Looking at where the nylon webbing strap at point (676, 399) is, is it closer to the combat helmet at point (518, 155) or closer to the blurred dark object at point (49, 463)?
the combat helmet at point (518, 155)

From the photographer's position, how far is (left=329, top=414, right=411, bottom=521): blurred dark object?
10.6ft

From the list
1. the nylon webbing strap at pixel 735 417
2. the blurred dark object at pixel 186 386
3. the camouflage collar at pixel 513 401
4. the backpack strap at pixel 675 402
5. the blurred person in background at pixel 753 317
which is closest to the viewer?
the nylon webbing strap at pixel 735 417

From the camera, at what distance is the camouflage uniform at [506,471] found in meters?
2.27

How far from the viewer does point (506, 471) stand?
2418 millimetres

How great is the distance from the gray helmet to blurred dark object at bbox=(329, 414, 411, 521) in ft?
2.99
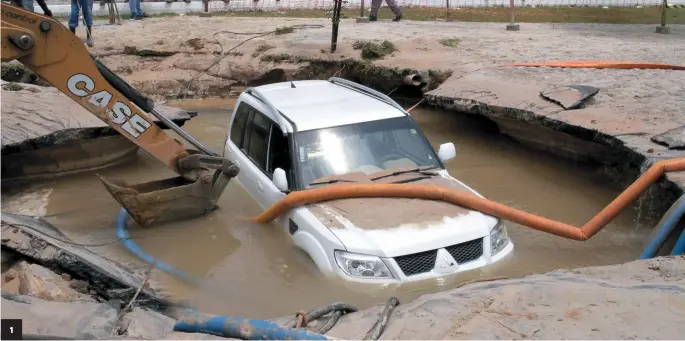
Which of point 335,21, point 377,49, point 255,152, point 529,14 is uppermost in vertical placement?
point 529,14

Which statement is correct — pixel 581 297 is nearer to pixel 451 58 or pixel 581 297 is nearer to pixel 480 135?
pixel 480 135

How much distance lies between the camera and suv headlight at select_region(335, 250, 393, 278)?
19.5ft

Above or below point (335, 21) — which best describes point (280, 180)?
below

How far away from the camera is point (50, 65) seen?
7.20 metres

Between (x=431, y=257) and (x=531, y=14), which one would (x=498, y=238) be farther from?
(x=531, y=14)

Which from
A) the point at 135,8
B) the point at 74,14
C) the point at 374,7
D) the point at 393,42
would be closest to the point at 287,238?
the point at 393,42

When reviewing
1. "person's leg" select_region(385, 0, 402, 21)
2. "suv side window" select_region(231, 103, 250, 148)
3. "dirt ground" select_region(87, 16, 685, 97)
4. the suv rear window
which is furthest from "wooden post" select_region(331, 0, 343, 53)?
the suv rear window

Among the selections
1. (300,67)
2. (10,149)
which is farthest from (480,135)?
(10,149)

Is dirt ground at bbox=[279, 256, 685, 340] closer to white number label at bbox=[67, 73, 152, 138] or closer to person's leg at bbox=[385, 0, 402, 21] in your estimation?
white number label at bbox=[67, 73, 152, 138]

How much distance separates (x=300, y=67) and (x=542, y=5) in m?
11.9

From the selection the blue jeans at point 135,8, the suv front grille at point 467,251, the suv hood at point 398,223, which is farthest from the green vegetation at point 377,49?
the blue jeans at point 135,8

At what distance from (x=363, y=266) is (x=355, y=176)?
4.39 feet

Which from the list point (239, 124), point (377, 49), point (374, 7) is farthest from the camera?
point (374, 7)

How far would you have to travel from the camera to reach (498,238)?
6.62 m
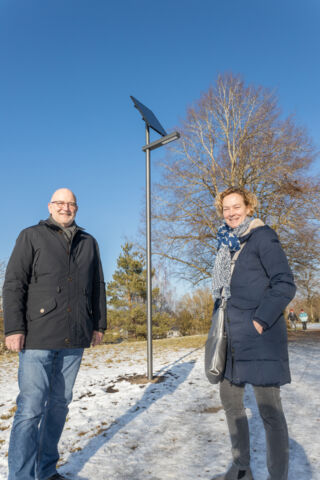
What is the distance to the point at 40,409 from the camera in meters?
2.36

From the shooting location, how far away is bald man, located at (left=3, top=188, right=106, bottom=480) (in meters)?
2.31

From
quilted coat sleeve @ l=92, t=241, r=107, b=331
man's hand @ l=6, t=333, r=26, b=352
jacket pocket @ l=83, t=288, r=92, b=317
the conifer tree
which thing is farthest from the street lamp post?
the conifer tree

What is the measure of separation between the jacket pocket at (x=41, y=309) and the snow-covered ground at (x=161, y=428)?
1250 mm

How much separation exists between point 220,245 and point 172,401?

---

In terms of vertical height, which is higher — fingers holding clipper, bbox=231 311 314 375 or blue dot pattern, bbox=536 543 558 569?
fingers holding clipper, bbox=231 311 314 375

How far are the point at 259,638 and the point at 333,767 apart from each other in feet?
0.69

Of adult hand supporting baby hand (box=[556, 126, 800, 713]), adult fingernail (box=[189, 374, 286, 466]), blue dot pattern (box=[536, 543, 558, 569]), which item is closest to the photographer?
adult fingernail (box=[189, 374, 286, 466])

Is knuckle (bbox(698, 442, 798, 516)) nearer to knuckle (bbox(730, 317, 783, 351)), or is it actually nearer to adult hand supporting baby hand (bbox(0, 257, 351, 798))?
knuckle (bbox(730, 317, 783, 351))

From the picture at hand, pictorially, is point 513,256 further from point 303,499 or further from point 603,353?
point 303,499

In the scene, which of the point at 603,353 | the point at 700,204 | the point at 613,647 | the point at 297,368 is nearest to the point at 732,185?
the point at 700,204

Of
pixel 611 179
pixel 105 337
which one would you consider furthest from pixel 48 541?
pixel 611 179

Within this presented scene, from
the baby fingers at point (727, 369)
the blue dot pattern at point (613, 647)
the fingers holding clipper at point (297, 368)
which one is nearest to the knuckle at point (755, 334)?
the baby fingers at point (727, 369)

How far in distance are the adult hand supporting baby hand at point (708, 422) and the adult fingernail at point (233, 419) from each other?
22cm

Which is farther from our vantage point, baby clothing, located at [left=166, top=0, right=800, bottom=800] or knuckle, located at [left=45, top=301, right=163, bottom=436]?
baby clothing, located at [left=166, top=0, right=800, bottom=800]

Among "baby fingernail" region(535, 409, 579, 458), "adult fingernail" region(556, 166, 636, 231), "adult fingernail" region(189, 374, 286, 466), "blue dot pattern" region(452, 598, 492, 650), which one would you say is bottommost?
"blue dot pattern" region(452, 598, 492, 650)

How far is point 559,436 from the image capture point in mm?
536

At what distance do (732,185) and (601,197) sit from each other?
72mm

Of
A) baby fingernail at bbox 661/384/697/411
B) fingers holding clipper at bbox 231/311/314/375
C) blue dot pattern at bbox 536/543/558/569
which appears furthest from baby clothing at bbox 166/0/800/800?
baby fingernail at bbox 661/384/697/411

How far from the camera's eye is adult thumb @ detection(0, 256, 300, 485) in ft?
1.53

...

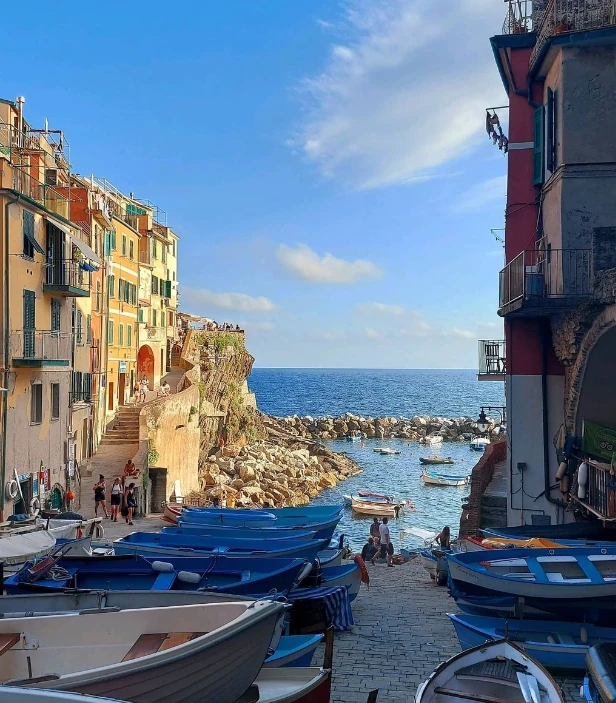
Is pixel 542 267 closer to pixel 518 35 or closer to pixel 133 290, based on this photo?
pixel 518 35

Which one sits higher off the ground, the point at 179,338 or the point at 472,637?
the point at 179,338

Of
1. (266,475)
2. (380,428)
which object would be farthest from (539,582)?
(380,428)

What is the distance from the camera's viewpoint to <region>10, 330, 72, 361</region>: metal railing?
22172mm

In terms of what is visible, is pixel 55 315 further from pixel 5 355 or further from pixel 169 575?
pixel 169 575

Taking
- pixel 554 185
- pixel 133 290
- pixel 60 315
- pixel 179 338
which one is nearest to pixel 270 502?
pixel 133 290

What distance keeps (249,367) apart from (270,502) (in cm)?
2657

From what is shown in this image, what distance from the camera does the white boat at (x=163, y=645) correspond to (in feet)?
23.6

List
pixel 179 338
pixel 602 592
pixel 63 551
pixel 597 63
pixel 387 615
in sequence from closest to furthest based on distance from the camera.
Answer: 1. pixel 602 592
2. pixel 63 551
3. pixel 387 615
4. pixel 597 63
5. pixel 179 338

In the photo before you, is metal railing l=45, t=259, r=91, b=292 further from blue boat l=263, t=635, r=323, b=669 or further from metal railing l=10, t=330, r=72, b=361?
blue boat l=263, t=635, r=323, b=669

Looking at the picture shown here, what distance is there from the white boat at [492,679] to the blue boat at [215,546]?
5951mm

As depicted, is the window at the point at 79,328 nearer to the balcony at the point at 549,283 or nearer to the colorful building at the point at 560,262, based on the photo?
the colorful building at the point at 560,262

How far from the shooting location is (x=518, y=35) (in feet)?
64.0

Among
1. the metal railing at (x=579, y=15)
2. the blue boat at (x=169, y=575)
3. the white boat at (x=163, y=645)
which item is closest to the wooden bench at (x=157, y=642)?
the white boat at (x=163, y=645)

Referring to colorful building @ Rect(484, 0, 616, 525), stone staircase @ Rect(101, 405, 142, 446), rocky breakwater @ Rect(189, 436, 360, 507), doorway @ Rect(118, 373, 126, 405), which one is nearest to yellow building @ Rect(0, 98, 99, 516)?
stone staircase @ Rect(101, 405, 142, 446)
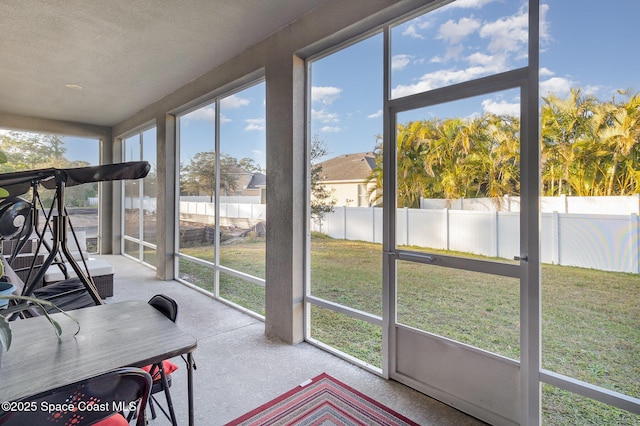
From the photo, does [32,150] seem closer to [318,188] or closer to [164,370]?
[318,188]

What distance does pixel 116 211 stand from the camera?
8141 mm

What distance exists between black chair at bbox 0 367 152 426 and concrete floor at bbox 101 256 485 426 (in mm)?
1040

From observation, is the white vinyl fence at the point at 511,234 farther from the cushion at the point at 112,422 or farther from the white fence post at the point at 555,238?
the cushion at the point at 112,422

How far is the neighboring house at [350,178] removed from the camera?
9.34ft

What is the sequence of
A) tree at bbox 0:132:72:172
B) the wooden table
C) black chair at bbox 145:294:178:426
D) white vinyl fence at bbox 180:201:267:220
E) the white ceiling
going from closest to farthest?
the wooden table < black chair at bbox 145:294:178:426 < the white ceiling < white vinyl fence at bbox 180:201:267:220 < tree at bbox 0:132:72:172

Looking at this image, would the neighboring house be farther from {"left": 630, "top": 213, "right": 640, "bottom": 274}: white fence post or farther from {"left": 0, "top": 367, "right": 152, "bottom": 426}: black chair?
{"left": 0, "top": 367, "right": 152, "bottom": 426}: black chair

**CHALLENGE**
Extract every line in the listing above that contains the string "below", and copy each line in full.

**CORRECT RESPONSE**
Above or below point (335, 21) — which best describes point (280, 180)?
below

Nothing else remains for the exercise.